- Nearly one in five BAME clinicians not risk-assessed by trust, according to survey
- Almost half of BAME respondents say they have failed a fit-testing, compared with 37pc of white respondents
- These are ‘systemic issues’, says royal college’s equality and diversity committee co-chair
NHS England has been urged to take further action after a new report highlighted the “racialised patterns” of occupational risk faced by emergency clinicians during the coronavirus pandemic.
A new report by the Royal College of Emergency Medicine, published on Thursday, found nearly one in five (19 per cent) of respondents from a black, Asian or minority ethnic background had not been risk-assessed by their trust.
The report said the “inadequacy” of risk assessments and “lack of consideration of ethnicity as a risk factor” emerged as two key themes from respondents’ answers.
It also found that nearly half (48 per cent) of all BAME respondents had failed a PPE fit-testing either “very often”, “often” or “sometimes”, compared with 37 per cent of white clinicians.
RCEM published several recommendations. It urged NHS England to include ethnicity as an independent risk factor for all staff and to develop “culturally appropriate” risk assessments, accounting for “racialised patterns” of occupational risk for ethnic minority staff.
The body also asked NHS trusts’ boards to report the number of risk assessments being completed for staff, including those from BAME backgrounds and with disabilities, in their board assurance frameworks, and to view the “unequal treatment” of BAME staff during the coronavirus pandemic as a “corporate risk”.
Hodon Abdi, co-chair of RCEM’s equality, diversity and inclusion committee, claimed risk assessments for BAME staff have “clearly been inadequate” and are a risk to their safety. He said: “While these issues appear to have improved slightly over the course of the pandemic, it is imperative that policies around risk assessments, and access to appropriate PPE must be monitored closely by senior leadership and rigorously scrutinised by trust boards.
Dr Abdi added: “It is widely known that there is a disproportionate risk of mortality amongst BAME staff, and there is growing evidence that, throughout this pandemic, ethnic minority staff did not feel like they could speak out about their concerns to management about staying safe at work.
“These are systemic issues, and we are asking senior leaders to take a proactive approach to tackling racialised patterns of occupational risk within trusts.”

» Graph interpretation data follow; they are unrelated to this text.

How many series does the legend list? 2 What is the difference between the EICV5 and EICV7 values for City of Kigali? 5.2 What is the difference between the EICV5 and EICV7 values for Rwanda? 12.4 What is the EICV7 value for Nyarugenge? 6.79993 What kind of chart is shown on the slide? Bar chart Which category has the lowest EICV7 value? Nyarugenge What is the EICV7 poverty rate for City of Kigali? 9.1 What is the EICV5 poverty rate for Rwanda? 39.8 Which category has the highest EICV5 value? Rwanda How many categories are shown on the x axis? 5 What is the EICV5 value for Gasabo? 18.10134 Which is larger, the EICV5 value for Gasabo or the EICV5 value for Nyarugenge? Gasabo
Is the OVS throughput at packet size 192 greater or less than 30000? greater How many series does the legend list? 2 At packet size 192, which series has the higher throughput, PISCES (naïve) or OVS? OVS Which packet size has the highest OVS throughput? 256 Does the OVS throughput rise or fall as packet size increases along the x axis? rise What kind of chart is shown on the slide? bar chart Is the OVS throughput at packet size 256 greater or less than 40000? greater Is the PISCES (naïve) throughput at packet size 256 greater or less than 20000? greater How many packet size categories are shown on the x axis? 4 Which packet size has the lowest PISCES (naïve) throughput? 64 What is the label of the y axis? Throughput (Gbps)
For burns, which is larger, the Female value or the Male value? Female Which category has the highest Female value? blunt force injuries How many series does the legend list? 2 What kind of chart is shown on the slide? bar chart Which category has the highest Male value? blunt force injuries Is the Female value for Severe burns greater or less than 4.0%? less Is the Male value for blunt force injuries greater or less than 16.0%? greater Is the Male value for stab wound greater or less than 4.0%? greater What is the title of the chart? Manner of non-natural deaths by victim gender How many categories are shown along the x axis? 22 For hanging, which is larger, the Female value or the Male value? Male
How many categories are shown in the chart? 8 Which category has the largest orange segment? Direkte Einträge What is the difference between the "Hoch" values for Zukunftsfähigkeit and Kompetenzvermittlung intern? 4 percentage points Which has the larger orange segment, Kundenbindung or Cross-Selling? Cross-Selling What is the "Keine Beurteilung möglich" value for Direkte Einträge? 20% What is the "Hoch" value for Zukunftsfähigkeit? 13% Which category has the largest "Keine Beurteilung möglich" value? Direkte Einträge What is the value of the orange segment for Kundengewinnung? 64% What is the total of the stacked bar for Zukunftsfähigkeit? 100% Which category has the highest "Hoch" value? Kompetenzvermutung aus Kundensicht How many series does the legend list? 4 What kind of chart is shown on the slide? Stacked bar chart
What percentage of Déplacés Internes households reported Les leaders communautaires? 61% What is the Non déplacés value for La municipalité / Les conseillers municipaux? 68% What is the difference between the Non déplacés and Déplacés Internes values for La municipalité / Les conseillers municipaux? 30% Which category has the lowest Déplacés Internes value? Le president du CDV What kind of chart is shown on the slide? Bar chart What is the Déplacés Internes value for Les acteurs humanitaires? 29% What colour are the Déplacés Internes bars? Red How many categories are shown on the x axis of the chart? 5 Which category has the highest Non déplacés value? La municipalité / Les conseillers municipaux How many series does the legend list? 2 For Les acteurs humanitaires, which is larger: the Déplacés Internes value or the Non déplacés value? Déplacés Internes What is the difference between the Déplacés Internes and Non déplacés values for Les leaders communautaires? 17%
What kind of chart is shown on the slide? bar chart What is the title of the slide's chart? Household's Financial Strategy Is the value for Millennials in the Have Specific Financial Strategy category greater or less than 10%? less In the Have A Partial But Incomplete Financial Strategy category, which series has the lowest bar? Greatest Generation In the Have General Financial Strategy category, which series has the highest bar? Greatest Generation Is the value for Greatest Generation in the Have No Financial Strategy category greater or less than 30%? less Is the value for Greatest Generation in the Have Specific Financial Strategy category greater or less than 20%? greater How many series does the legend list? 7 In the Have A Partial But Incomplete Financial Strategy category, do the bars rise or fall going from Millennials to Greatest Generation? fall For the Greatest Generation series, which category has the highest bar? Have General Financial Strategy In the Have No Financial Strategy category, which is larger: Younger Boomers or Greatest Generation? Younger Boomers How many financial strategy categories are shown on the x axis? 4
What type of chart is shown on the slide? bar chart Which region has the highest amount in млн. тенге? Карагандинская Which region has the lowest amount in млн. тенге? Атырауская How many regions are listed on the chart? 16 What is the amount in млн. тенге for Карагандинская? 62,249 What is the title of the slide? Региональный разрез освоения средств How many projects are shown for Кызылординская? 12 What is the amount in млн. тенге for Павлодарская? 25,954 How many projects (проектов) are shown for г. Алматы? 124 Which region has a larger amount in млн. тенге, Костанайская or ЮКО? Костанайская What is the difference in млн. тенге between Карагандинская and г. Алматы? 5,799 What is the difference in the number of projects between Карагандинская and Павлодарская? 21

Miriam Deakin, director of policy and strategy at NHS Providers, a membership organisation which represents NHS trusts, told HSJ: “Trusts take these issues very seriously. They have been doing a lot of work in this area, and are following national advice to identify various levels of risk, without prescribing a ‘one size fits all’ approach.
“Risk assessments have paved the way for more engagement between staff and managers on health and wellbeing issues. Trusts must be given appropriate support so that this vital work can be sustained to ensure that people from all ethnic backgrounds and nationalities have confidence that their wellbeing is the highest priority.”
When asked for a response, an NHSE/I spokesman said: “By 2 September 2020, 96 per cent of all BAME staff had received a risk assessment with mitigating steps agreed.”